FortiOS SSL VPN now has a new, serious security flaw, according to Fortinet, which is probably being used in the wild.
The CVE-2024-21762 ( CVSS score: 9.6 ) vulnerability enables the execution of arbitrary commands and code.
A remote, unauthenticated attacker may be able to execute arbitrary code or command via specially crafted HTTP requests thanks to an out-of-bounds write vulnerability [CWE- 787 ] in FortiOS, according to a bulletin the company released on Thursday.
Without providing any additional information about how or by whom the problem is being weaponized, it further acknowledged that it is “potentially being exploited in the wild.”
The vulnerability has an effect on the following versions.

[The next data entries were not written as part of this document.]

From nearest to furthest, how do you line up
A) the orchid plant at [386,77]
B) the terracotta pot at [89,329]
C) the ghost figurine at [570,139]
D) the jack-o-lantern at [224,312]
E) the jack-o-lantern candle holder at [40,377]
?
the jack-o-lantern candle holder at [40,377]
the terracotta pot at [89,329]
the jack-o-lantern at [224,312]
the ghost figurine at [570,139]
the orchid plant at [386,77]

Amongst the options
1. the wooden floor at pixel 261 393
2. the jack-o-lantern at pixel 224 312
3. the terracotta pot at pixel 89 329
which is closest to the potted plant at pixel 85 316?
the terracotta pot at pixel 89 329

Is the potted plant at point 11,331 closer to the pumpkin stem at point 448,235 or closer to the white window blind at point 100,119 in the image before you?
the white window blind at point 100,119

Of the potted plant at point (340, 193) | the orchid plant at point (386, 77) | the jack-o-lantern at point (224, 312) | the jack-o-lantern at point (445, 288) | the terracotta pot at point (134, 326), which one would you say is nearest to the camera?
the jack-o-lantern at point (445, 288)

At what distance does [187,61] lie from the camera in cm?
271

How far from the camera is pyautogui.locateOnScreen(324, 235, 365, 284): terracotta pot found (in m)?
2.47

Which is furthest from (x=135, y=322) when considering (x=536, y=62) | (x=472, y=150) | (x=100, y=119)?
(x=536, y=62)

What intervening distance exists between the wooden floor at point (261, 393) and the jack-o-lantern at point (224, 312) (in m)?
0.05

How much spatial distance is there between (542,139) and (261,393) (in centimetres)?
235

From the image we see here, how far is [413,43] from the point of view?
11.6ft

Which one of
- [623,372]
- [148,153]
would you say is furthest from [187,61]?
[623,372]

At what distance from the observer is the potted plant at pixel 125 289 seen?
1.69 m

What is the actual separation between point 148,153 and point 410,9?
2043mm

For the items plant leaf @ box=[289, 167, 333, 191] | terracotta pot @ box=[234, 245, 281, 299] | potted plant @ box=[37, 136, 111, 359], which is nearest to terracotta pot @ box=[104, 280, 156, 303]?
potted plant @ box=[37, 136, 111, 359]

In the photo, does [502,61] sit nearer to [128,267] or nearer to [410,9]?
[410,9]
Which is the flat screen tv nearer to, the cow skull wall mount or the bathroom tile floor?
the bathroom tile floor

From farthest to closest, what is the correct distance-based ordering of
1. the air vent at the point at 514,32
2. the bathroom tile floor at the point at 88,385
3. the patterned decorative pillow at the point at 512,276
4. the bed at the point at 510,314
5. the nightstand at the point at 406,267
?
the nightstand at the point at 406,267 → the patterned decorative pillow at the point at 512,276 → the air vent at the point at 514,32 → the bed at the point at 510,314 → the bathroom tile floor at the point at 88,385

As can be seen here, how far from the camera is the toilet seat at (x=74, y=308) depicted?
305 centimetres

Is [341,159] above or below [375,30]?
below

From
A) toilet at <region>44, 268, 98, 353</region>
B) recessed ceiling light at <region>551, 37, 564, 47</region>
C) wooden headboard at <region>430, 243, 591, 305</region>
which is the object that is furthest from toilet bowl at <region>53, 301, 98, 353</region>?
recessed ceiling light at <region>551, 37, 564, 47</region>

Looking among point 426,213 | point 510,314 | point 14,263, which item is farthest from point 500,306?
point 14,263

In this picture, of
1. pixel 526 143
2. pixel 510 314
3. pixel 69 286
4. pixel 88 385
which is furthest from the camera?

FortiOS 7.6 is unaffected, which is important to note.
- Upgrade to version 7.4.3 or higher for FortiOS 7.4 (versions 7.4.0 through 7.4.2 ).
- Upgrade to version 7.2.7 or higher for FortiOS 7.2 (versions 7.2.0 through 7.2.6 ).
- Upgrade to version 7.0 or higher of FortiOS 7.0 (versions 7.0.0 through 7.0.13 ).
- Upgrade to version 6. 4.15 or higher for FortiOS 6. 4 (versions 6.4.0 through 6.4.14 ).
- Upgrade to version 6.2.16 or higher for FortiOS 6.2 (versions 6.2.0 through 6.2.15 ).
- Move to a fixed release of FortiOS 6 (versions 6 all versions )
The change was made as a result of Fortinet’s patching of CVE-2024-23108 and FortiSIEM supervisor, which gave remote, unauthenticated attackers access to crafted API requests and allowed them to run unauthorized commands.
The Dutch government revealed earlier this week that Chinese state-sponsored actors used known flaws in Fortinet FortiGate devices to deliver a backdoor known as COATHANGER to infiltrate the armed forces ‘ computer network.
In a report released this week, the company revealed that numerous activity clusters are targeting governments, service providers, consultancies, manufacturing companies, and sizable critical infrastructure organizations by taking advantage of N-day security vulnerabilities in its software, such as CVE-2022-42475.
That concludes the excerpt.